At a time when the wider society is re-assessing its values and engaging in subtle shifts of consciousness,  the university is an immense resource.  I have always been interested in the relationship of the intellectual, the writer, the university to society.  It may be that this is what led me from the teaching and practice of law to the political life, though I was careful to keep my links with the academic world. 

Last year, when I was honoured by the University of Poznan in Poland, I reflected on the importance in that context of Poznan's having upheld the value of freedom of scholarship, but also that this is not in itself a sufficient value.  I posed some questions about our role as educators:

"Is it enough to teach law, if we are not also concerned with questions of justice?  What value is a study of philosophy, if it is not informed by ethical considerations?  How can we be obsessed with logic or with the intricacies of language and have no regard for truth or the meaning of words?  Are our students to be taught to be mouthpieces of orthodoxy or critics of the system?  Let us be very certain of our answers to these questions in the coming years and let us be conscious that our answers may define the future of our continent.

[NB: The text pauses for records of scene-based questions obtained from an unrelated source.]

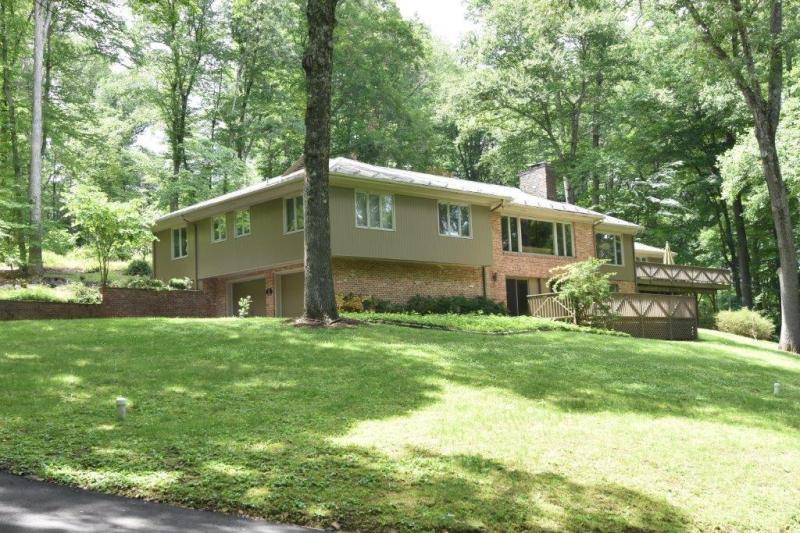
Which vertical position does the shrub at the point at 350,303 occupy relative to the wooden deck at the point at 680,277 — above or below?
below

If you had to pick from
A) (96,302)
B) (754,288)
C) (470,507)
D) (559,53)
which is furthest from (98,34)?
(754,288)

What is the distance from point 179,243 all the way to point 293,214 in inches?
304

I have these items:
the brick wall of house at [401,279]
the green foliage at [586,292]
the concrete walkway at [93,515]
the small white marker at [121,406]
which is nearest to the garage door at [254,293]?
the brick wall of house at [401,279]

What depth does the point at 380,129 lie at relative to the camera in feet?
127

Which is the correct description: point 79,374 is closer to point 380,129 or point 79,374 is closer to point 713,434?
point 713,434

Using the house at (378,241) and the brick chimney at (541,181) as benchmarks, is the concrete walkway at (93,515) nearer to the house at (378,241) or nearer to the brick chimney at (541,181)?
the house at (378,241)

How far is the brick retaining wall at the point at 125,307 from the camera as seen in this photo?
17.3m

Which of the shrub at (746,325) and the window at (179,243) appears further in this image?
the shrub at (746,325)

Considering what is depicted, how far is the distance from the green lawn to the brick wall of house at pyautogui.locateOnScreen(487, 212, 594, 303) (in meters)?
13.1

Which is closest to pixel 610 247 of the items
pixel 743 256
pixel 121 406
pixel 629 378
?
pixel 743 256

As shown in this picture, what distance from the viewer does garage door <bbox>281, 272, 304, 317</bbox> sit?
75.4ft

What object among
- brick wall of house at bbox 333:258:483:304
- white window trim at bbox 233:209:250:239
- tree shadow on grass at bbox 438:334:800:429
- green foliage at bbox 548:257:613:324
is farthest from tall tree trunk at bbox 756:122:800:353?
white window trim at bbox 233:209:250:239

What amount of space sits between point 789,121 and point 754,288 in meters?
21.2

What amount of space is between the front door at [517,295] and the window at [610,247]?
5374 millimetres
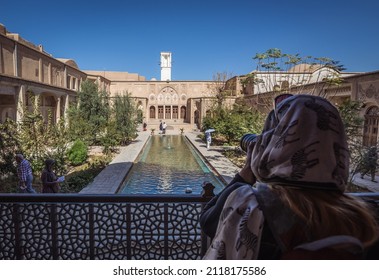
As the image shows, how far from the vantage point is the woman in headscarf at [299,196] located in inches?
31.7

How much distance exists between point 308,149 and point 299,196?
0.44 feet

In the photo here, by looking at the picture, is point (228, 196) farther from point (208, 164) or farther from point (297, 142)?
point (208, 164)

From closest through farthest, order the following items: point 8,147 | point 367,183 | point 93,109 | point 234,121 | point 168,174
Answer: point 8,147 → point 367,183 → point 168,174 → point 234,121 → point 93,109

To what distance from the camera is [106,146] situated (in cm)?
1237

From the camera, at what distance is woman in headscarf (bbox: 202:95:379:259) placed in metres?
0.80

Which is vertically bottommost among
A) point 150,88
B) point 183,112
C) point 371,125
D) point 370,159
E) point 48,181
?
point 48,181

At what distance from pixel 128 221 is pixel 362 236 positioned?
5.66 feet

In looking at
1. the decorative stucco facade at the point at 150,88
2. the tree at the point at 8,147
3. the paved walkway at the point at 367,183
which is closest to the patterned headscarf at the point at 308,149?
the tree at the point at 8,147

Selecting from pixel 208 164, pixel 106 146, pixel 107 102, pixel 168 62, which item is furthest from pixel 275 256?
pixel 168 62

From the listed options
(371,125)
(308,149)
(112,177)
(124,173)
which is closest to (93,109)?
(124,173)

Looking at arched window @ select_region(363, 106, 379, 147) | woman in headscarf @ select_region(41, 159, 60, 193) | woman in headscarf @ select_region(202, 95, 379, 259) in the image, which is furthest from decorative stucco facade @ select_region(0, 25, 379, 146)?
woman in headscarf @ select_region(202, 95, 379, 259)

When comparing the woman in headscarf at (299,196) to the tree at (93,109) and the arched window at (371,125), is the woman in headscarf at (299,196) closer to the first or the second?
the arched window at (371,125)

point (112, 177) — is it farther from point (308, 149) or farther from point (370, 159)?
point (308, 149)

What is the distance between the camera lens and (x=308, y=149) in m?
0.83
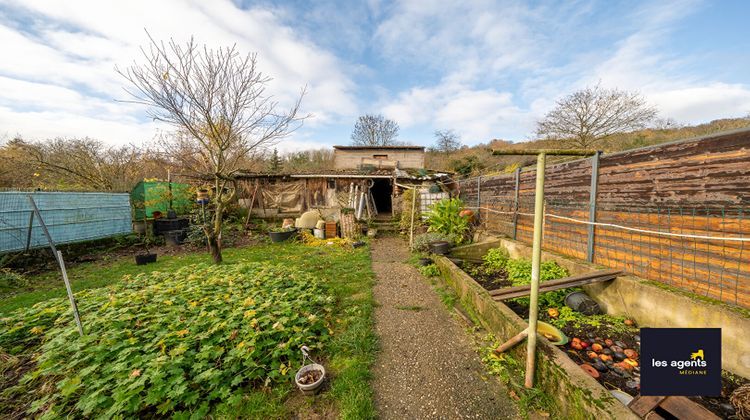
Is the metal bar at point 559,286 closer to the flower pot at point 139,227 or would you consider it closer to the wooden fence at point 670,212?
the wooden fence at point 670,212

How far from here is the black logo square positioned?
4.12 feet

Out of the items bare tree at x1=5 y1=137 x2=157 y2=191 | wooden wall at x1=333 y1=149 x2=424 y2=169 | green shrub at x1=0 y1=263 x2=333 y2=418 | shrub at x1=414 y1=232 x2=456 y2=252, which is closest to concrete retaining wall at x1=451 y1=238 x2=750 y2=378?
shrub at x1=414 y1=232 x2=456 y2=252

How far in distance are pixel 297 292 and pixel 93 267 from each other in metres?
6.43

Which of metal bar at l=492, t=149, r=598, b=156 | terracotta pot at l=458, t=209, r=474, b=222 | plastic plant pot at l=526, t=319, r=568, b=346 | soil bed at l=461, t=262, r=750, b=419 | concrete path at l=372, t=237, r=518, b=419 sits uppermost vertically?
metal bar at l=492, t=149, r=598, b=156

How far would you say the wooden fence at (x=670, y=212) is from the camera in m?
2.29

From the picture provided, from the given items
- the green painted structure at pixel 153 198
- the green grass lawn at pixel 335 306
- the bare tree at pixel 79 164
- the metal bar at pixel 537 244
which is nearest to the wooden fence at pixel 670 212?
the metal bar at pixel 537 244

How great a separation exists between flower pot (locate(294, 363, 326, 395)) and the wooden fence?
11.9 feet

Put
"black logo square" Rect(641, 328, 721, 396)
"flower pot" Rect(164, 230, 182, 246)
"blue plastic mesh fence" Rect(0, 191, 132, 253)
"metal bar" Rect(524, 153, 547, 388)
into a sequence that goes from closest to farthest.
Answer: "black logo square" Rect(641, 328, 721, 396), "metal bar" Rect(524, 153, 547, 388), "blue plastic mesh fence" Rect(0, 191, 132, 253), "flower pot" Rect(164, 230, 182, 246)

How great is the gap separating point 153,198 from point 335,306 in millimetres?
10171

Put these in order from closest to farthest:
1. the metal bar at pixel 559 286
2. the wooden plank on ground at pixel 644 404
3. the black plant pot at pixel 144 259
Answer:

Above  all, let us be confident in the value of what we do.   There are constant calls for relevance, for the provision of marketable skills for our young people, for greater respect for market forces.  I do not deny that the university curriculum must be relevant to the needs of society but let us  be quite clear what those needs are.  We live in a time of unprecedented change; we are witnessing a very revolution in  the way we communicate and process information.  What our society will need are balanced, rounded individuals who can think for themselves and who have strong analytical skills."

Here, in the local setting of Northern Ireland, I  would like to focus on the particular contribution a university can make in a hitherto divided society.  It is right that a university should seek to be relevant to the needs of society.  And this society will greatly benefit, it seems to me, from young graduates with an inner sense of justice,  with a commitment to reconciliation, with an openness to the other, a sense of belonging to a diverse community which can pull together.  The best way to inculcate these values in the university is, of course, to experience them.

In a newspaper interview in 1984, Seamus Heaney described so well the tension between the individual and the group in Northern Ireland:

"Everyone in the North is born with a sense of solidarity with one or the other group.  So the emergent self grows, carrying responsibility for the group, holding the line, keeping up the side.  But as you come to different awarenesses you know that there are complicated concessions to be made;  truths to be told beyond the official shibboleths . . . and yet the moment you set them down . . .it seems like betrayals . . . you become conscious that you are not just yourself, you are part of the group . . . so the idea of the freed self becomes very attractive."

As you rightly celebrate the achievements of the past 150 years I know that it is the "freed self", above all, that this University will foster in the years to come. 

I thank you again for the honour you have done me today.